Castel D’Angelo Museum
As you become better acquainted with the City of Seven Hills, the National Museum of Sant’Angelo Castle, or the Castel D’Angelo Museum, ought to rank high on your list of places to spend some of your valuable time.
The Italian castle, situated close to St. Peter’s Basilica just across the Sant’Angelo Bridge, was built during the 2nd century AD as a mausoleum for the Roman Emperor Hadrian. Later in its history, the building was employed as a fortress and papal residence.
During the modern era, the mausoleum was transformed into a museum. The tubular-shaped castle now contains a large collection of military armor and weaponry, and frescoes and sculptures.
You can wander around the castle’s five floors, then go and enjoy views of Rome from the terrace at the top of the structure. Whether you’re fascinated by martial history or you just want to soak in some awe-inspiring panoramas, the Castel D’Angelo Museum is definitely worth checking out.
Villa dei Quintili
If you’d like to visit an archaeological site along the border of ancient Rome’s traditional city limits, the Villa dei Quintili, surrounded by green fields, should meet your needs.
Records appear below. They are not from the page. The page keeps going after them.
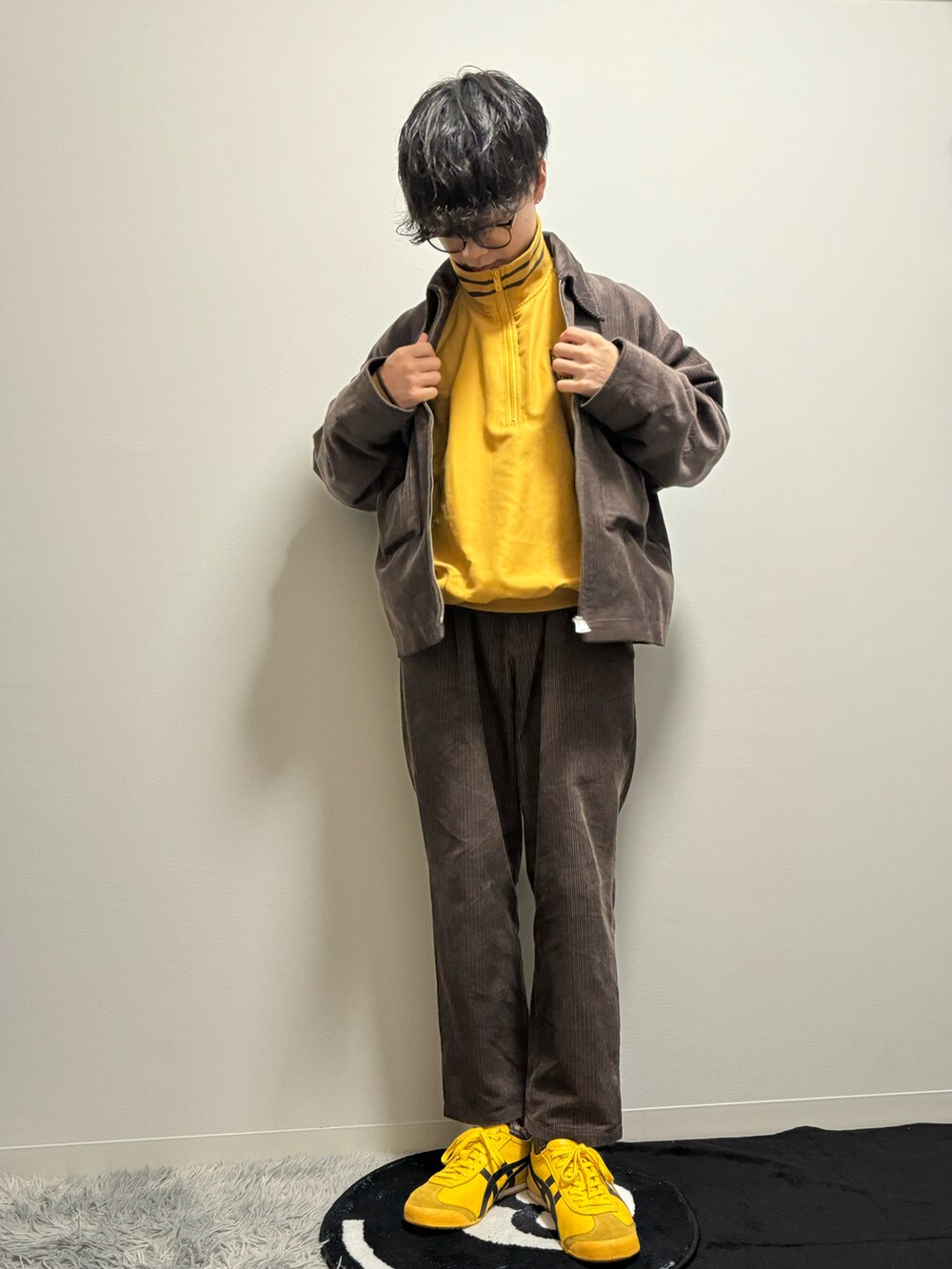 ブラウン系のその他パンツ、ブラウン系のその他アウター、イエロー系のスウェットを着用したメンズの冬コーディネートの2枚目の写真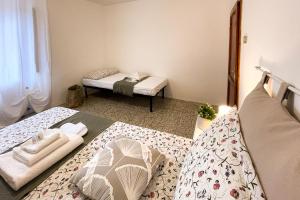 una piccola stanza con due letti e una piccola stanza con un letto di Casa storica con terrazzo a Castellina Marittima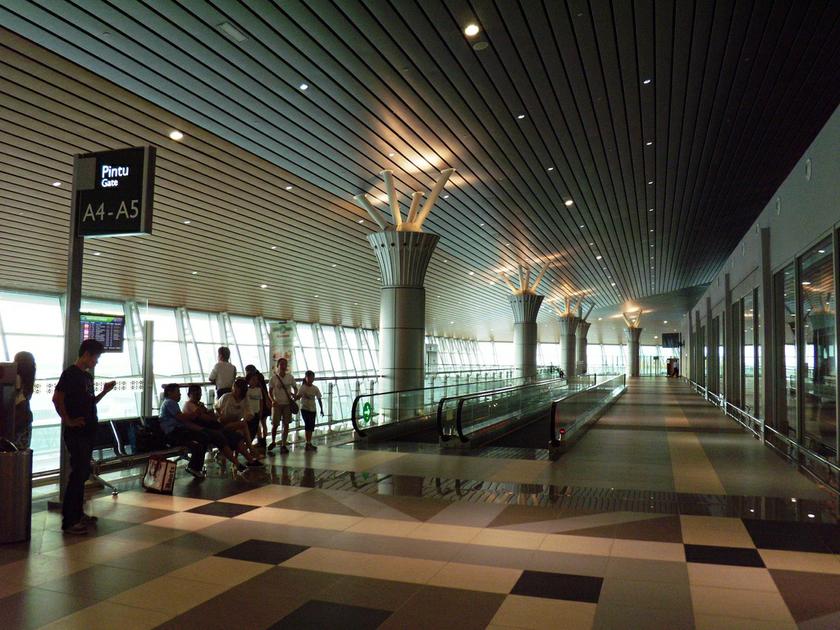 Pasangan Australia Bingung, Diusir Tanpa Sebab Selepas Menetap 10 Tahun Di Sabah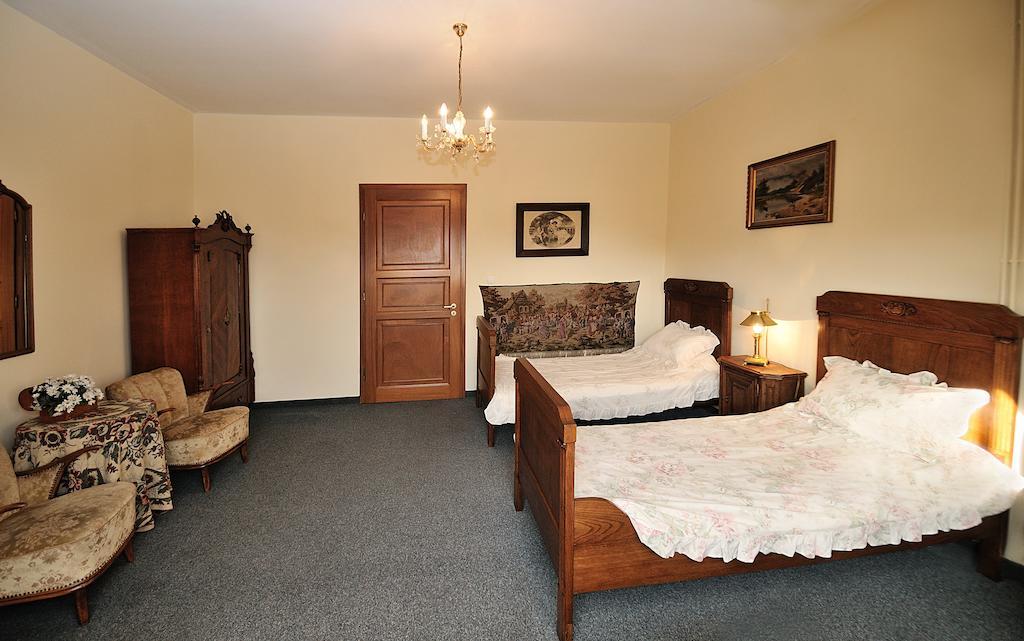Dworek Pod Herbem Gądkowice Zimmer foto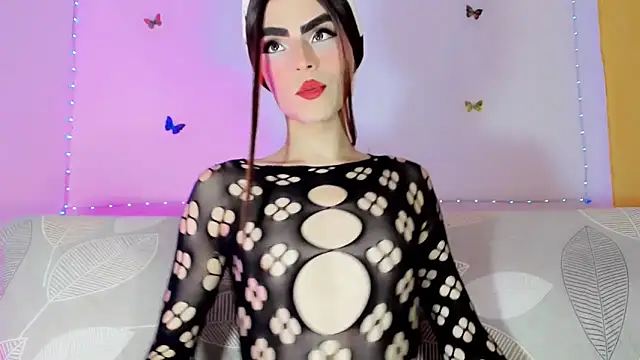 Snapshot of TatiGil chatting on 05.19.26 TatiGil online show from 05.19.26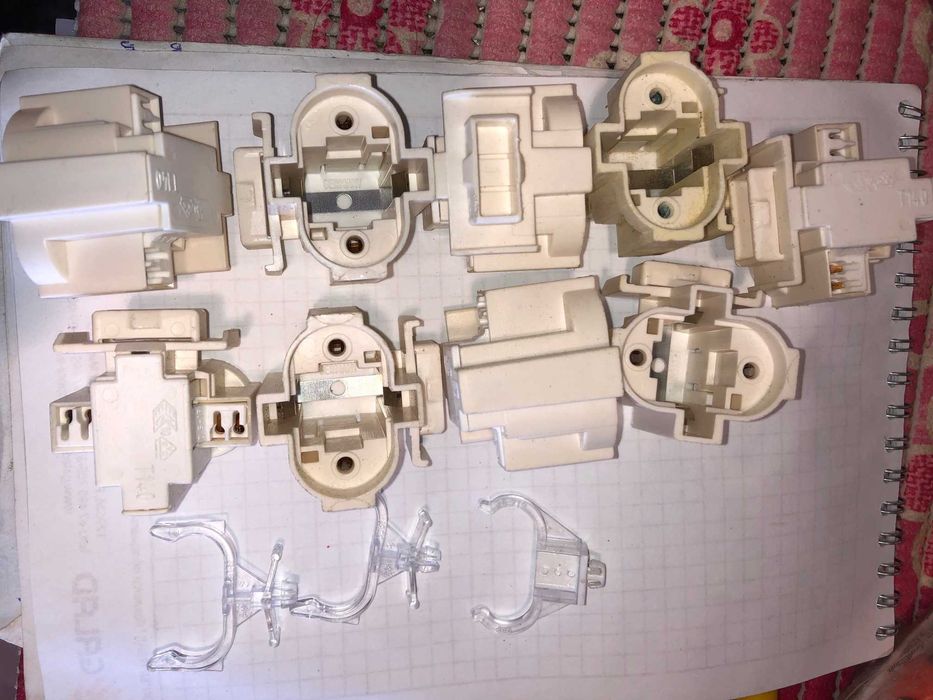 Патрон G23 для люм ламп 13 шт.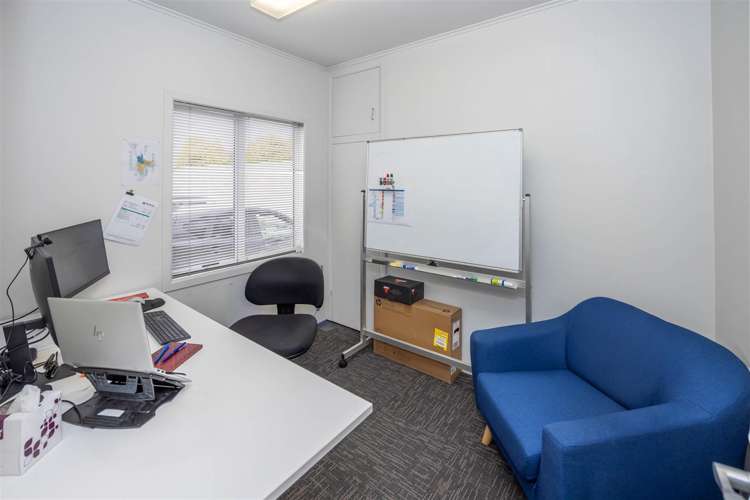 348 Te Rapa Road Beerescourt_9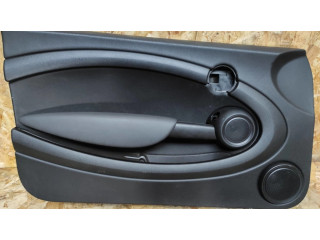 Обшивка передней двери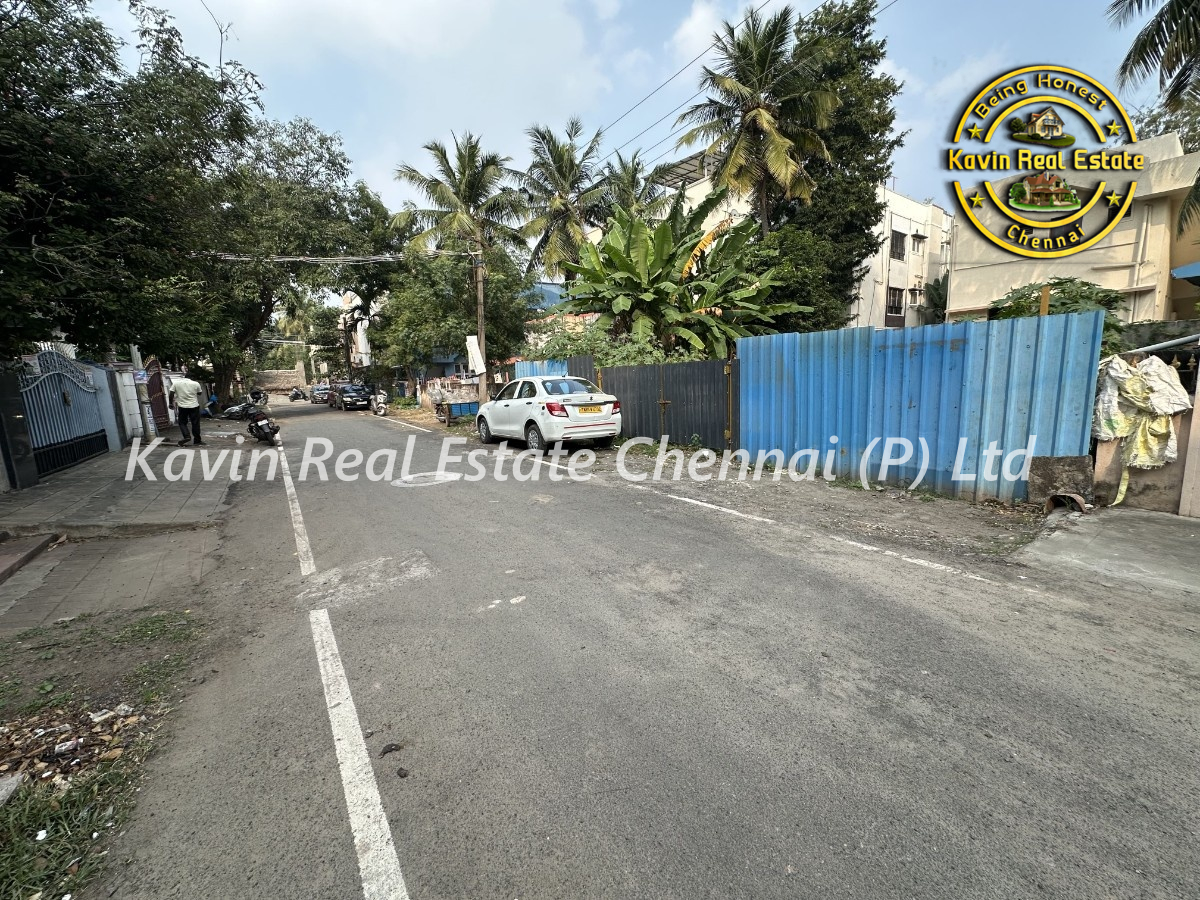 Plot for sale in Valarasaravakkam
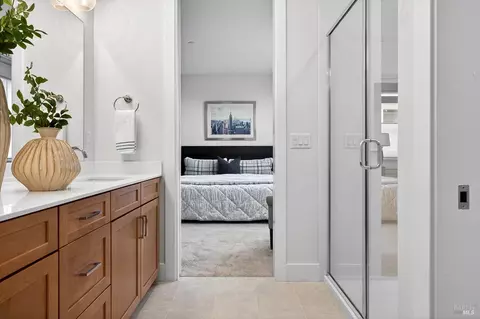 Bath - 341 Cornell St, Windsor, CA 95492 photo 4 of 8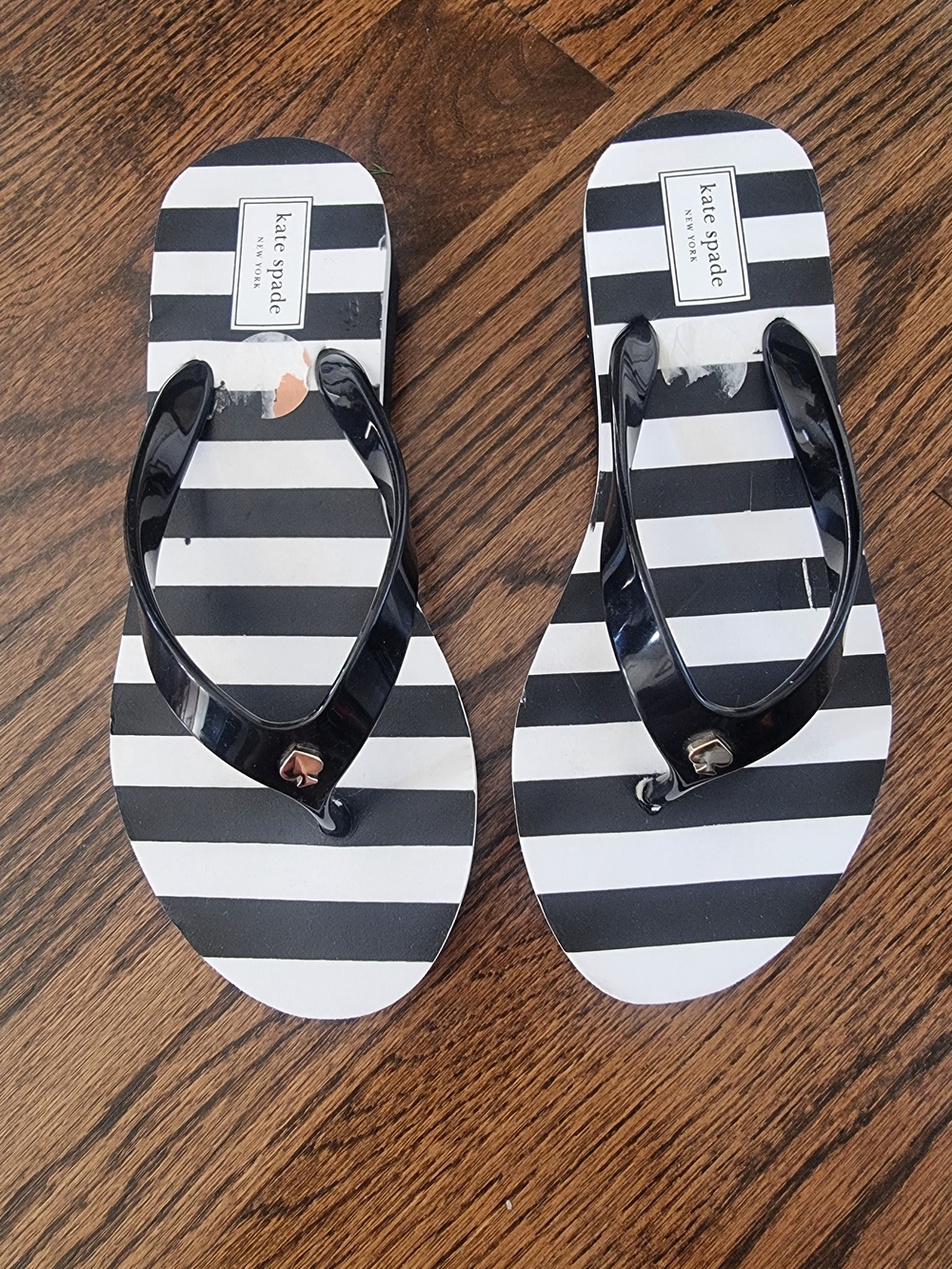 Kate Spade Black & White Stripe Jelly Flip Flops Size 7 NEW WITHOUT TAG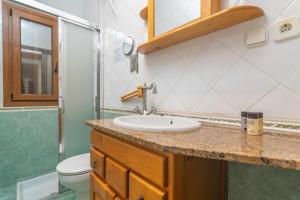 A bathroom at Villa Luna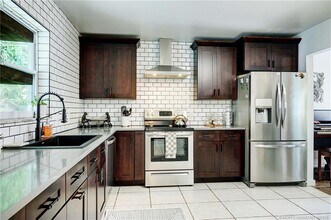 905 SE Flamingo Ave in Stuart, FL - Building Photo - Building Photo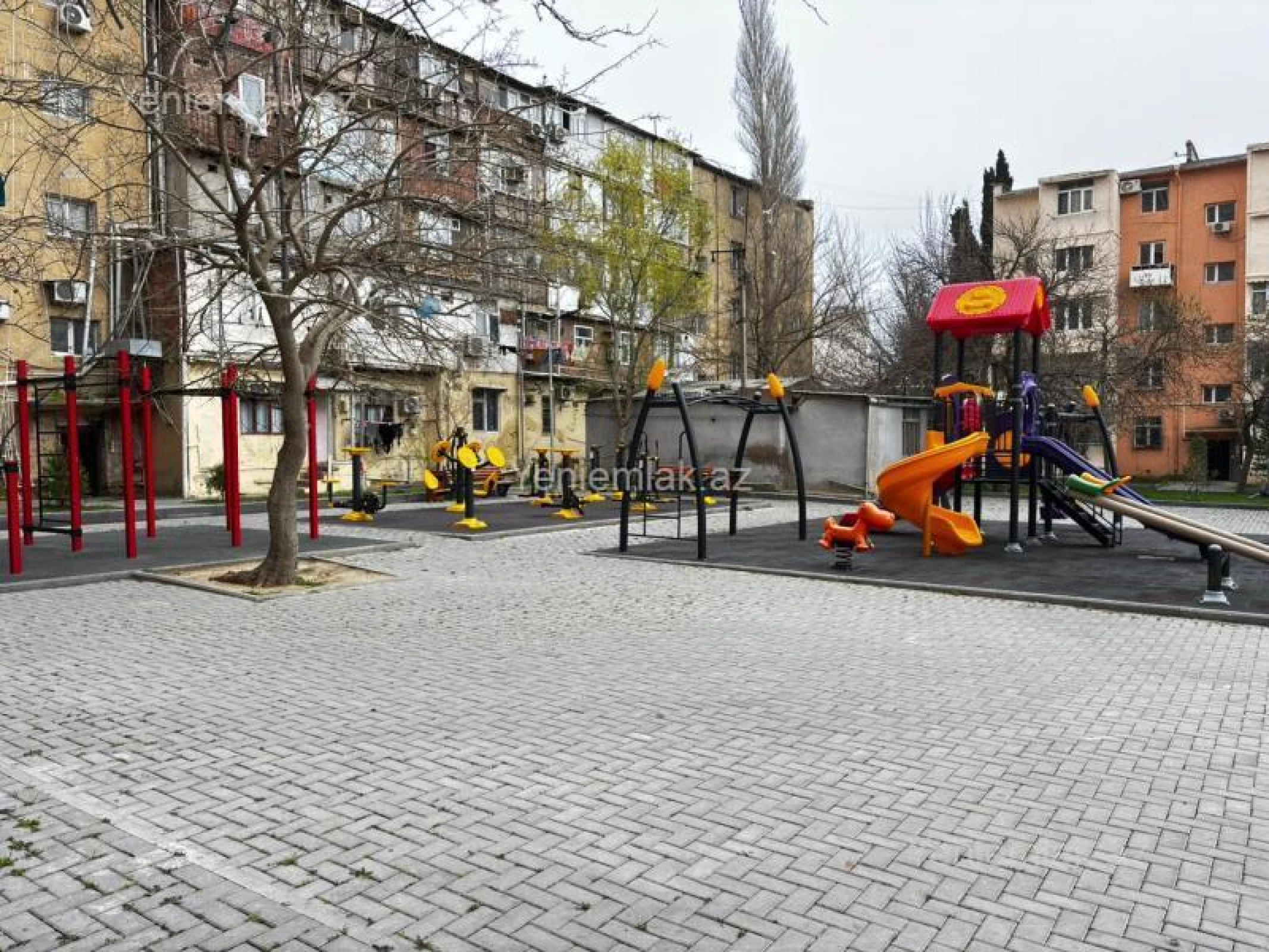 Satılır 2 otaqlı köhnə tikili 38 m²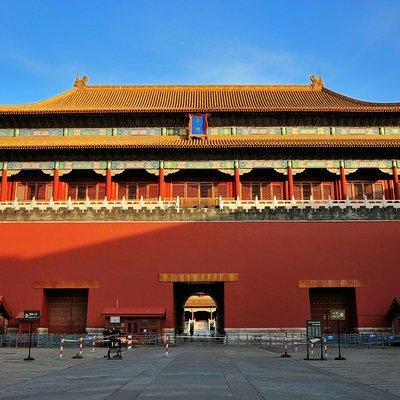 Beijing Essential Full-Day Tour including Great Wall at Badaling, Forbidden City and Tiananmen Square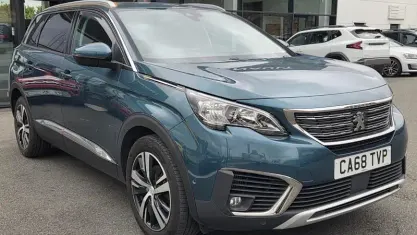 Used Peugeot 5008 Allure 131 HP (96 kW) 2019 Green SUV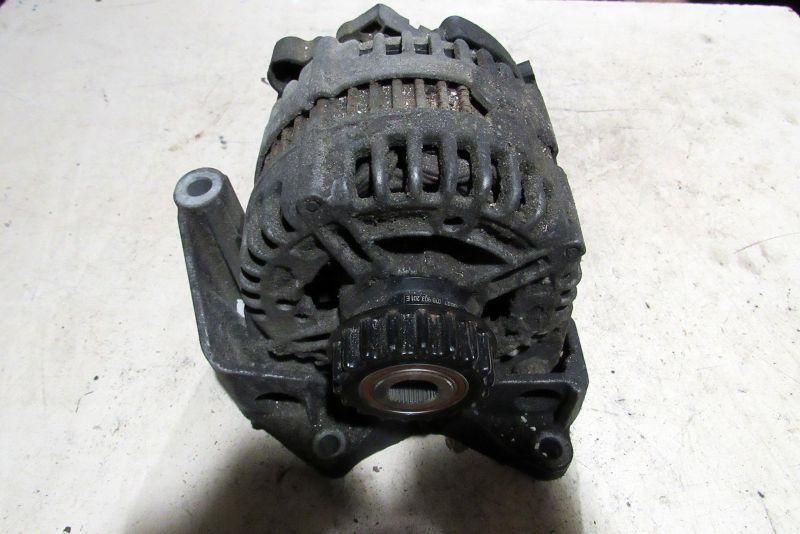 генератор Volkswagen Multivan T5 2003, 2.5 л., дизель, минивэн, 070903024F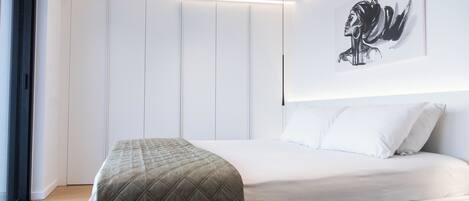 1 Schlafzimmer, Zimmersafe, Schreibtisch, Bügeleisen/Bügelbrett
This villa once served as the luxurious abode of two wealthy brothers, the Quintili siblings. Located on the ancient Appian Way, it’s one of the best places to explore Rome off the beaten path.
The brothers served as consuls during the 2nd century AD. Unfortunately for them, Emperor Commodus fell in love with the villa and had the brothers executed for plotting against him—which also conveniently meant that he could take possession of the serene (except for the brutal murders) Quintili complex.
Today, you can explore the villa’s ruins, including the impressive baths, dining hall, and private apartments. You’ll also come across a modest museum that features friezes and sculptures from the local excavation sites.
Scuderie del Quirinale
If you’ve been to Rome before, or you’re simply looking for an art-themed destination that hosts a variety of temporary exhibitions focused on classical and contemporary art, look no further than the Scuderie del Quirinale.
Housed in a grand edifice that formerly served as the stables for the pope’s horses, this museum boasts a superb collection of Italian and international artists. Inside, you can gaze upon works by everyone from Bernini and Caravaggio to Picasso, along with sculptures, and decorative arts.
The building itself is also a lovely work of art, with beautiful vaulted ceilings and flowing staircases, reminiscent of a time when the creative design aesthetic reigned supreme in Rome, the “Eternal City.”
Galleria Nazionale d’Arte Moderna
The National Gallery of Modern and Contemporary Art (GNAM) serves up a wide-ranging collection of Italian art, including installations, drawings, paintings, and more, from the 19th and 20th centuries.
Inside, you’ll find works by Giacomo Balla, a lover of Futurism, Umberto Boccioni, and Giorgio de Chirico, just to mention a few distinguished names.
The museum also contains art by foreign artists, like Paul Cézanne, and Jackson Pollock.
Archaeological Museum of Ostia Antica
While looking into the best museums in Rome, keep in mind that you’ll find plenty of wonderful sites nearby as well, including the Archaeological Museum of Ostia Antica, in the ancient city of Ostia Antica, not far from the city.
The Museo Archeologico Ostiense is a destination for enthusiasts of Roman history and archaeology. A visit to this enormous site along the Tyrrhenian Sea will let you immerse yourself in the region’s long and vibrant history.
This open-air archaeological park contains the preserved ruins of a once-thriving harbor town, complete with an ancient theater, temples, frescoes, marble sculptures, and other finds unearthed by the diligent archaeologists working here. If you have the time, don’t pass on the chance to see what ancient Ostia Antica is all about.